You’ve heard the old saying that it costs more to bring in a new customer than to keep an existing one. In the world of digital marketing, however, that saying isn’t entirely true. In fact, customer retention strategies are generally better off focusing on customer lifetime value than the initial cost of acquisition.
One vital strategy involves creating personalized marketing content. This is content created based on characteristics identified through data collection.
In this article, we look at how to create personalized marketing content and why it is an essential element of a good marketing strategy.

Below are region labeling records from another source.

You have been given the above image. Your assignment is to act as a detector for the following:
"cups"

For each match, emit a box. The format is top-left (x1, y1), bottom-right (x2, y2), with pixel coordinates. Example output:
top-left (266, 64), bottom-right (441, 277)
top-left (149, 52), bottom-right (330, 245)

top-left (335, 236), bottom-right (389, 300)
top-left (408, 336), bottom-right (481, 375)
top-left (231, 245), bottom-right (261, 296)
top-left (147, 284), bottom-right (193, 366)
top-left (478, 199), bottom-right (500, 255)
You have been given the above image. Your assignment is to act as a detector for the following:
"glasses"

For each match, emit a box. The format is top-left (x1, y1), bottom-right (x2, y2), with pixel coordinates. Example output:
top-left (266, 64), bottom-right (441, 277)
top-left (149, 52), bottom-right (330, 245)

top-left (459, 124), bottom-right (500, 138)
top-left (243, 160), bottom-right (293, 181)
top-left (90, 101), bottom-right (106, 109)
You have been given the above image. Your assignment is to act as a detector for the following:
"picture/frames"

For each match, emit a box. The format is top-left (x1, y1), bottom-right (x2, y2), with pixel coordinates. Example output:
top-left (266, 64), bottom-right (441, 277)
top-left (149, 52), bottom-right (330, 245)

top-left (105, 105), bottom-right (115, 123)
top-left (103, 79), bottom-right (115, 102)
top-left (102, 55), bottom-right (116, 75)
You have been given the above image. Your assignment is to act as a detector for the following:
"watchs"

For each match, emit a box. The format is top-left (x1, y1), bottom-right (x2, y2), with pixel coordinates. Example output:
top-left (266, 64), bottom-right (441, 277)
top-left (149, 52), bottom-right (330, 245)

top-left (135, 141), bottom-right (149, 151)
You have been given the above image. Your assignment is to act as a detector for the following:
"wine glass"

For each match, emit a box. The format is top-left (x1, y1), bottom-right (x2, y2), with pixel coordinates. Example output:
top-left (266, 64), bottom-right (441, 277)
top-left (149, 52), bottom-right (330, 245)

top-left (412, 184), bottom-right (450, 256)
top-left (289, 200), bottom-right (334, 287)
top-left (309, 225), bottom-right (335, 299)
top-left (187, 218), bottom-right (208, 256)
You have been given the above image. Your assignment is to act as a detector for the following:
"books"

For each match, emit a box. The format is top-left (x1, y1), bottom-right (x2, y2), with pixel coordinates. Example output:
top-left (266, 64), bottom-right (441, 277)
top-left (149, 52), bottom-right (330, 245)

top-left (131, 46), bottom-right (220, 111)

Personalizing Marketing to Segmented Audiences
To create personalized content, you first need to understand your audience. This involves collecting data to analyze information about your customer base. That information includes…
- Purchasing Habits
Data collection such as this can generally be done cheaply with an “awareness” focused campaign via social media platforms or Google Display and shopping campaigns. Once that data is collected, sort the data into identifiable segments like the segments above.
Let’s say you’re a small running shoe seller. You might find that your ads resonate well with individuals of a younger age and interest in outdoor sports. Personalized ad content in this case could include a photo of a younger couple going running with your shoe on. The caption could read, “the perfect shoe for serious runners.”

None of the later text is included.